“The body is significant, because unlike our mind, the body is always in the present. It does not have our mind’s ability to be in the past or future, and when we are really fortunate, to be here in the present. It does not get distracted. Despite all of this, the body can still be confused. When I say confused, I mean that experiences of trauma can disrupt how our bodies can be in tune with the things happening around us. Trauma disrupts the body’s equilibrium. For example, have you ever been in a conversation with someone, and you realize that for a while you both have been talking about different things, and then one of you goes, “Wait, what are you talking about?!” Or have you ever heard thunder and wind blowing outside, and it never ends up raining?
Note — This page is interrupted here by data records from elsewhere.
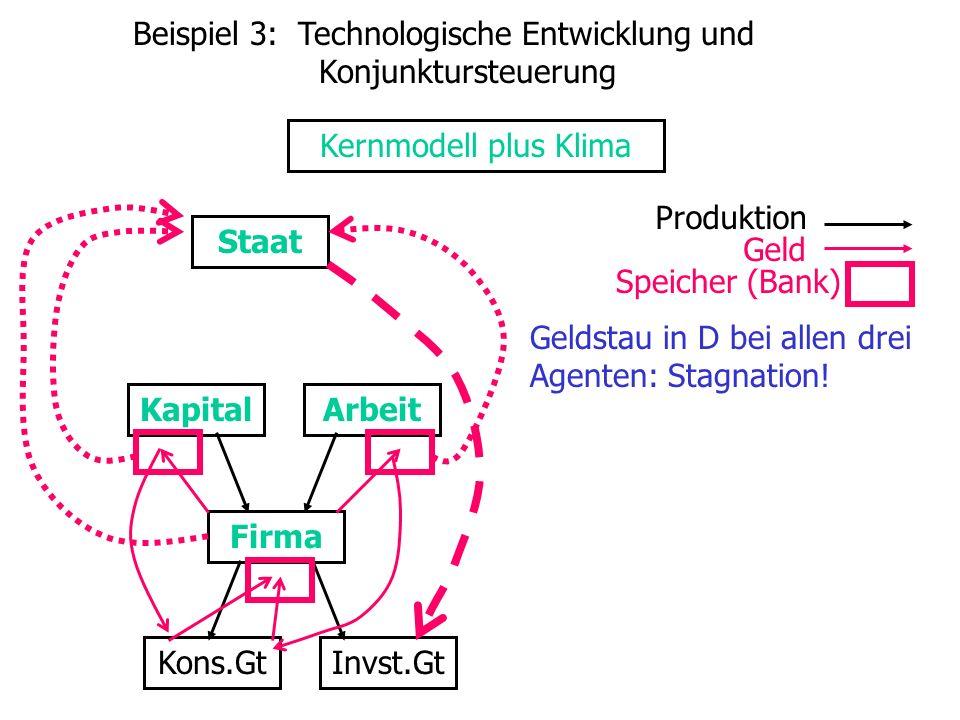 KapitalArbeit Firma Kons.GtInvst.Gt Produktion Geld Geldstau in D bei allen drei Agenten: Stagnation.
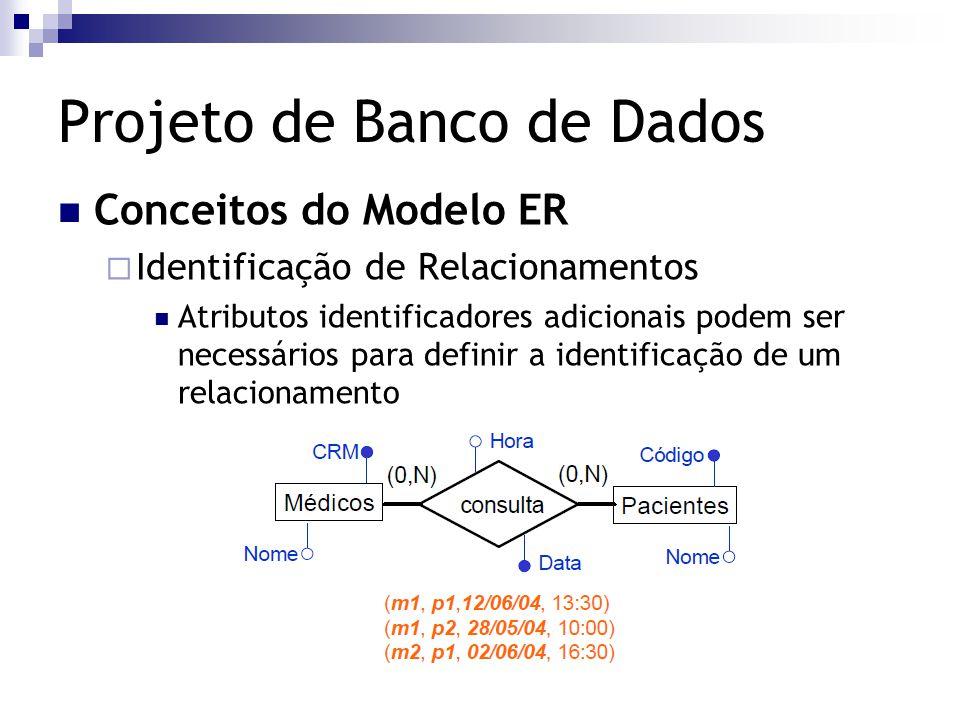 Projeto de Banco de Dados Conceitos do Modelo ER  Identificação de Relacionamentos Atributos identificadores adicionais podem ser necessários para de
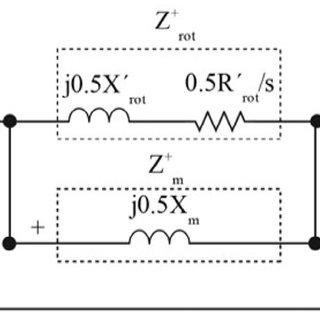 T-Q diagram of simple gas turbine cycle using Single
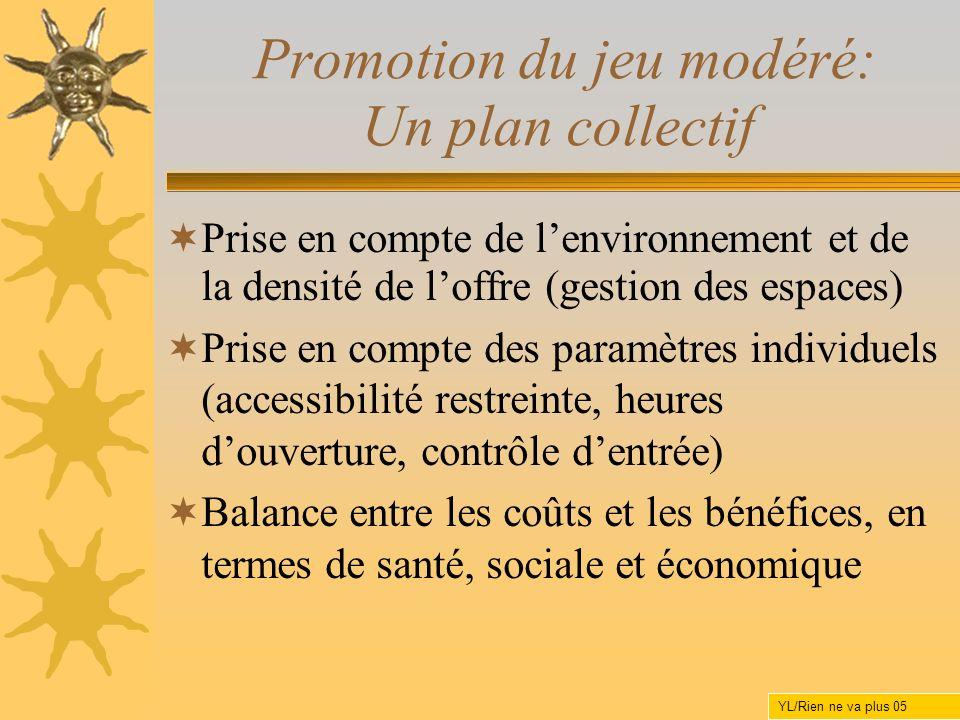 Promotion du jeu modéré: Un plan collectif Prise en compte de lenvironnement et de la densité de loffre (gestion des espaces) Prise en compte des para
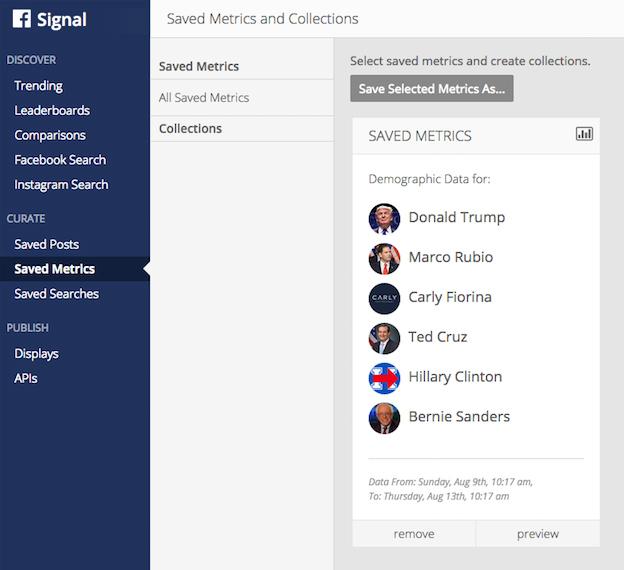 Facebook Signal - Curadoria de Conteúdo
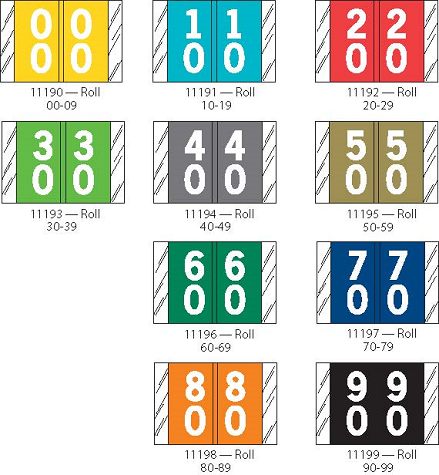 Tabbies 11200 Col R Tab Numeric Labels Qty 500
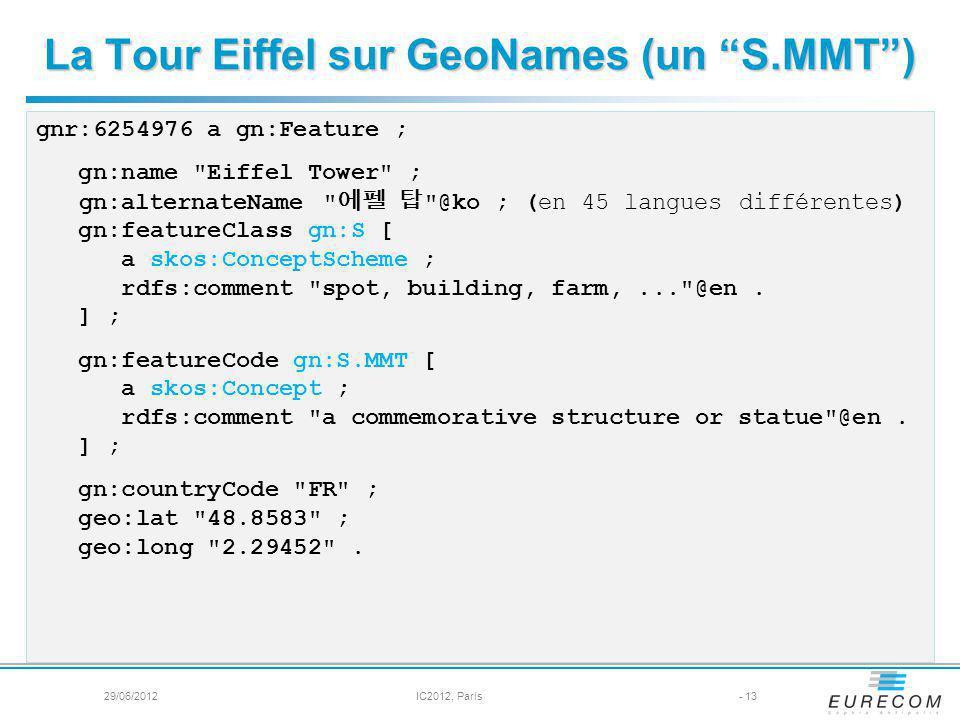 La Tour Eiffel sur GeoNames (un S.MMT) - 13 gnr:6254976 a gn:Feature ; gn:name Eiffel Tower ; gn:alternateName @ko ; (en 45 langues différentes) gn:featureClass gn:S [ a skos:ConceptScheme ; rdfs:comment spot, building, farm,... @en.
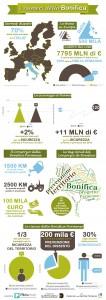 Una infografica che ho realizzato per il Consorzio della Bonifica Parmense nel 2014
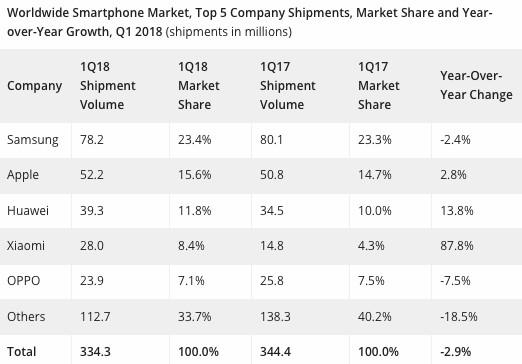 IDC: Smartphone-Marktanteile erstes Quartal 2018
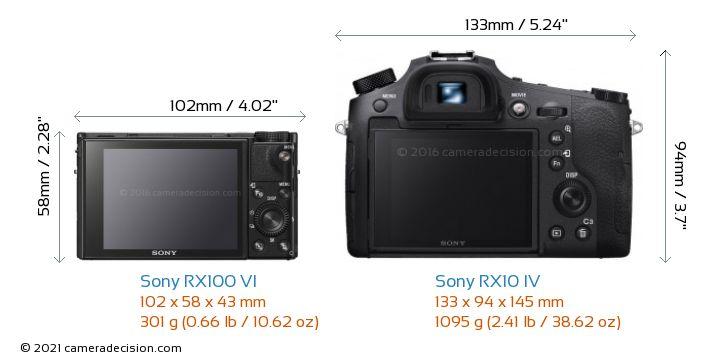 Sony RX100 VI vs Sony RX10 IV Camera Size Comparison - Back View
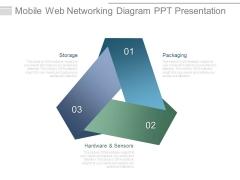 Mobile Web Networking Diagram Ppt Presentation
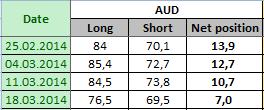 AUSTRALIAN DOLLAR Отчет от 21.03.2014г. (по состоянию на 18.03.2014г.)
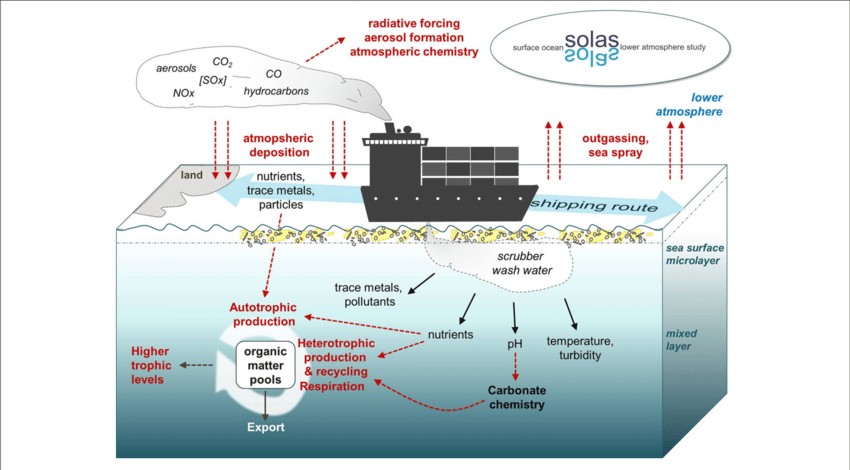 Scrubbers: sweeping emissions under the carpet.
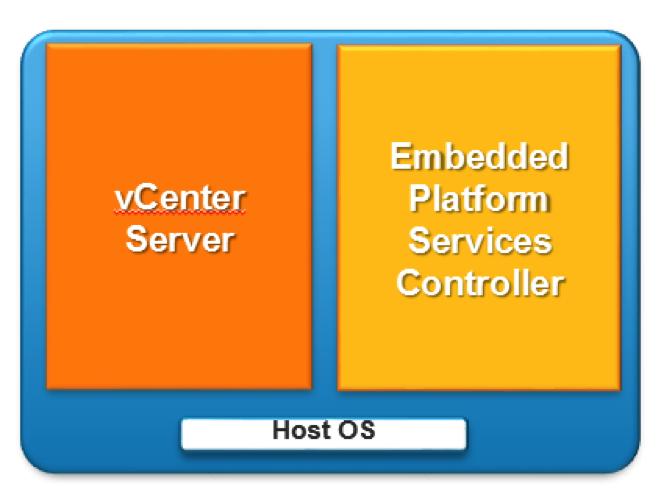 vCenter Architecture 1
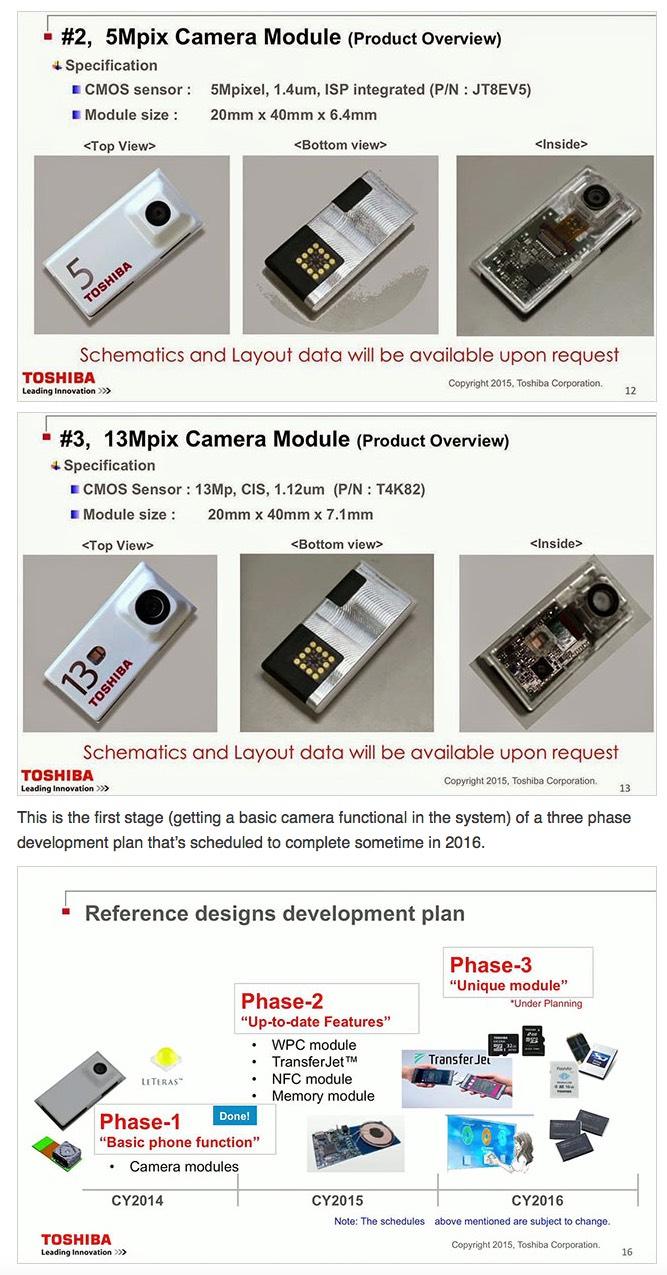 Project Ara camera module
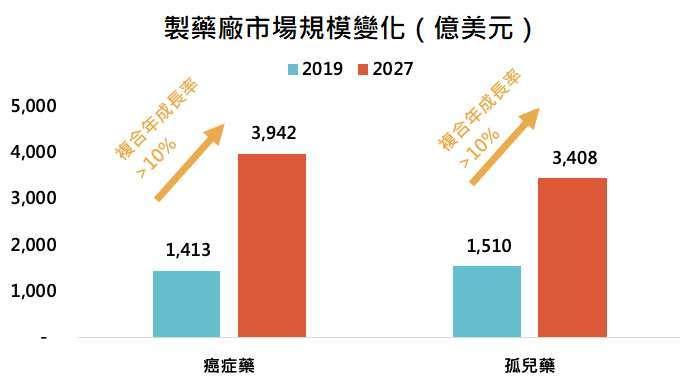 資料來源:Fortune Business Insight,「鉅亨買基金」整理,資料截至 2021/2、2021/3。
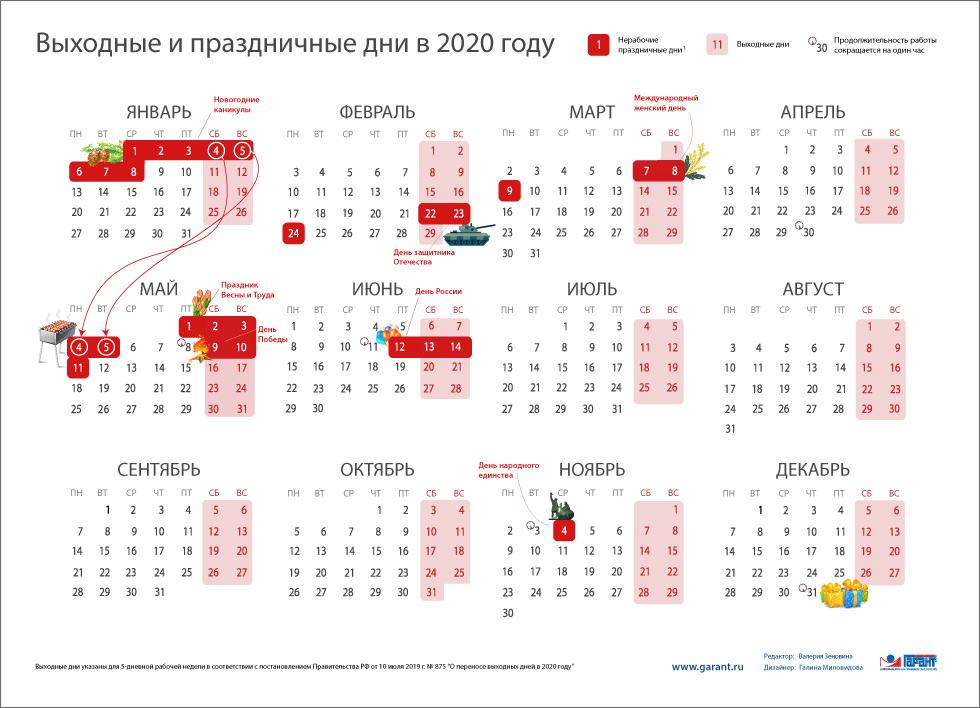Как россияне будут работать и отдыхать в 2020 году: календарь рабочих и выходных дней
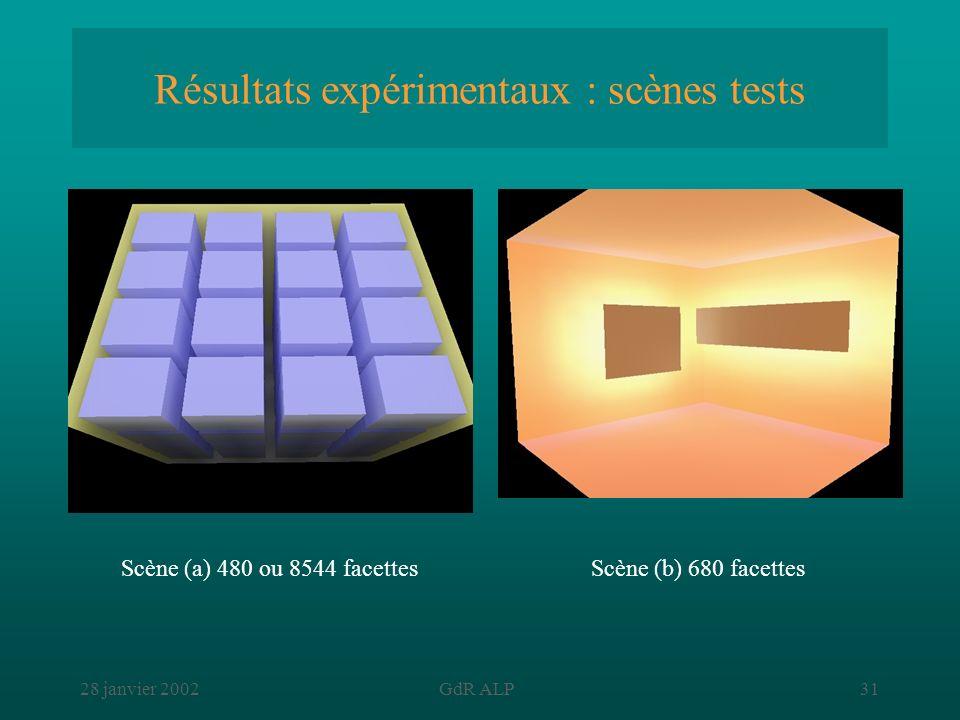 Résultats expérimentaux : scènes tests
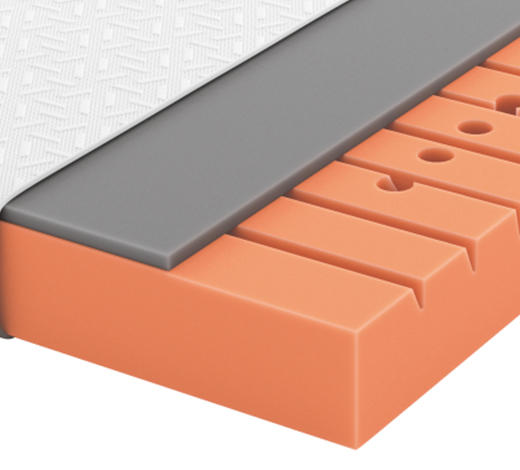 GELSCHAUMMATRATZE Primus 230 160/200 cm 18 cm - Dunkelgrau/Weiß, Basics, Textil (160/200cm) - Schlaraffia
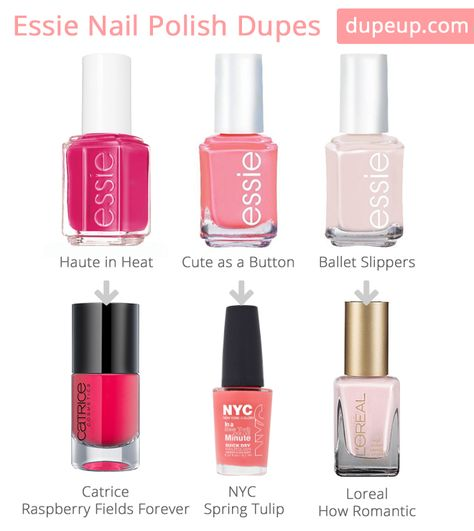 Just added some essie nail polish dupes at Dupe Up!Haute in Heat - Dupe: Raspberry Fields ForeverCute as a Button - Dupe: Spring TulipBallet Slippers - Dupe: How Romantic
This is how the body may respond to trauma: by expressing sensations that are responding to or pointing toward something we don’t understand.
As someone descended from slaves, I acknowledge that my disembodiment is largely an expression of transhistorical trauma originating with my ancestors’ initial emotional injury of being kidnapped, enduring the brutality of the Middle Passage, and landing in this country to be enslaved and further brutalized by systematic racism for centuries. Slavery disrupted my ancestors’ right to their bodies, while physical and emotional violence took root in both the mind and the body as trauma that kept us from reclaiming an awareness of our bodies. So many Black folks today are walking around haunting themselves by occupying a psychic distance outside of their bodies because racial trauma has made their bodies unsafe for them to occupy.
The body tells the truth regardless of if we can speak its language or not. My body tells the truth of transhistorical trauma, most often experienced as a distrust of my body as well as a belief that I do not have a right to my body. Often my practice has focused on trying to meet my body where it is, instead of constantly trying to get it to meet me where I am. Meeting my body where it is has meant meeting it at a woundedness that I inherited and that has been exacerbated by a disembodiment that I am just learning how to address."